Congenital Heart Disease - Cases
Laura Schoeneberg, MD
Assistant Profesor
Saint Louis University
St Louis, Missouri, United States
Wilson King, MD
Associate Professor
Saint Louis University
St Louis, Missouri, United States
A two year old healthy young boy presented to an outside institution with a 2/6 systolic murmur best heard in the left lower sternal border. An echocardiogram performed demonstrated a dysplastic thickened mitral valve with severe mitral valve regurgitation and concern for multiple papillary muscles. The left heart was severely dilated, and the left ventricular systolic function was normal. Further preoperative imaging was requested to delineate the mitral valve architecture and function.
Diagnostic Techniques and Their Most Important Findings:
4D Flow MRI was performed on a 3T platform (GE 750W) with a large 16 element flex coil with an acquired spatial resolution of 1 mm x 1 mm x 1.2 mm resolution, temporal resolution of 20 milliseconds, and velocity encoding of 280 cm/s.
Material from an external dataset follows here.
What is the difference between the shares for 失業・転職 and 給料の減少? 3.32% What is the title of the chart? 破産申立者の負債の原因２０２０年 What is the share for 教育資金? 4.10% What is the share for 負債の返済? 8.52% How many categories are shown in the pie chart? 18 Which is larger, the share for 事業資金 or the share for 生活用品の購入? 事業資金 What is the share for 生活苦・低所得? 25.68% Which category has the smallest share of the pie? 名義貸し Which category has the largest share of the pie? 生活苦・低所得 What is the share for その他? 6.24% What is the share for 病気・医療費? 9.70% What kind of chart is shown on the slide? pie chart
The patient was sedated and intubated during the exam, and allowed to free-breathe. Volumetric analysis and stroke volume analysis using Arterys software was analyzed from the 4D flow dataset. The left atrium was severely dilated, and the left ventricle was severely dilated with normal left ventricular systolic function (LVEDV: 75 mL, LVEDVi: 141 mL/m2, LVEF: 62%). CMR confirmed severe mitral valve regurgitation with a regurgitant fraction of 55% by left ventricle and right ventricle stroke volume comparison, and 61% by left ventricular stroke volume and aortic flow comparison. 4 dimensional rendering of the mitral valve and heart was performed to further define the mechanism for mitral valve insufficiency. A coaptation defect between A2 and P2 mitral valve scallops resulted in a central regurgitant jet. Severe dilation of the mitral valve annulus and prolapse of both the anterior and posterior leaflets were present. The leaflet tips were severely thickened as seen on the echo. Unexpectedly, the posterior mitral valve had three separate clefts. Furthermore, 8 papillary muscles connected the mitral valve to the left ventricle. Four dimensional rendering allowed the entire mitral valve apparatus in addition to the regurgitant jet to be visualized in a single movie. The heart was 3D printed from the 4D flow dataset.
Anatomy of the mitral valve as described from CMR was confirmed intraoperatively. The patient underwent mitral valve repair consisting of closure of the posterior mitral valve clefts, mitral valve annuloplasty, and an Alfieri stitch. Postoperative TEE demonstrated no stenosis and trace insufficiency. The patient is currently doing well.
Learning Points from this Case:
1. High resolution 4D flow MRI can be used to comprehensively evaluate mitral valve insufficiency, including delineation of minute anatomic abnormalities.
2. Four dimensional rendering of 4D can be used to visualize the entire mitral valve apparatus and regurgitant flow in great detail.